The Next Einstein
A hundred years ago (1905), an unknown Swiss patent clerk submitted a paper to the leading physics journal of his day. The clerk had been considered a lazy bum by his college professors and was not considered fit to work in a university.
But this clerk was Albert Einstein. His paper about special relativity fundamentally changed our view of space, time, and the universe.
That's innovation, isn't it?
But what if:
- Einstein could not access existing research in physics, because it was kept "proprietary" in the universities that produced them;
- He could not submit his paper because he was not at a prestigious university;
- There is no way for scientists to work or contribute from remote locations;
- The leading scientists of the day tried to defend their repuation through deliberate Fear, Uncertainty, and Doubt;
- There was no accepted process in science of reviewing and validating any contributor's work.

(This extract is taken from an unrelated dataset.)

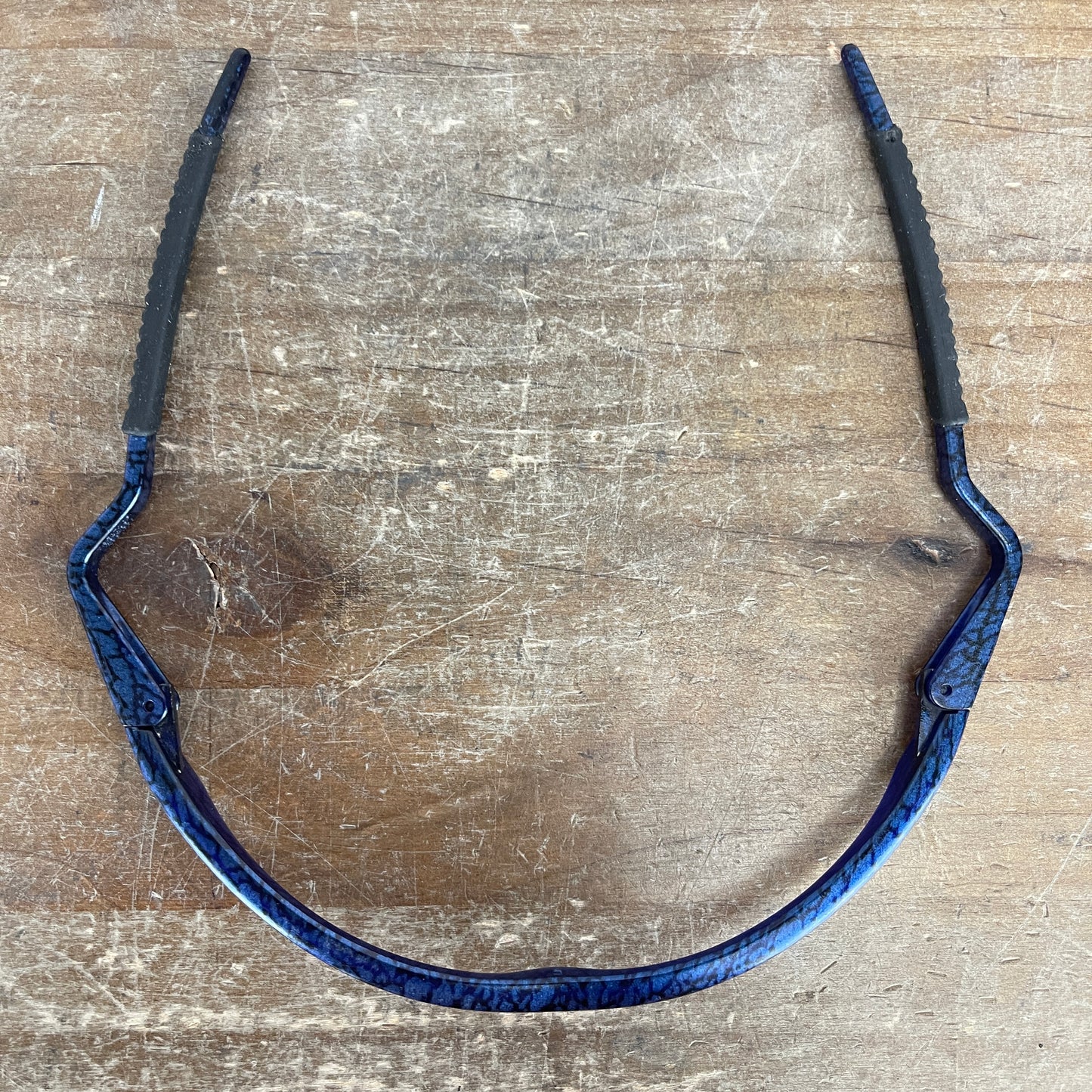 Vintage! Oakley M Frame Gen 2 Cobalt Blue Frame + Nose Piece Cycling Sunglasses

Fortunately for us, though, Einstein and countless other amateur and professional scientists can draw upon openly available knowledge, submit their ideas for peer review, and be accepted by a scientific community.
Open source can do the same thing. It is a derivative of science itself. It creates openly available knowledge, a global community, review by one's peers, and the possibility of being accepted for one's contributions. With this combination, the scientific methodology, with its proven record for innovation, can finally become a force in the software industry.
So it is quite tragic to hear of startups that talk about open source solely as a distribution mechanism and then develop software the old way. It is equally tragic that many projects only accept contributions from their own inner circle, or view other open source projects as "hostiles."
It is encouraging, though, to hear about commercial software vendors adopt and succeed with open source development processes of collaboration and peer review.
After all, don't you want the next Einstein on your team?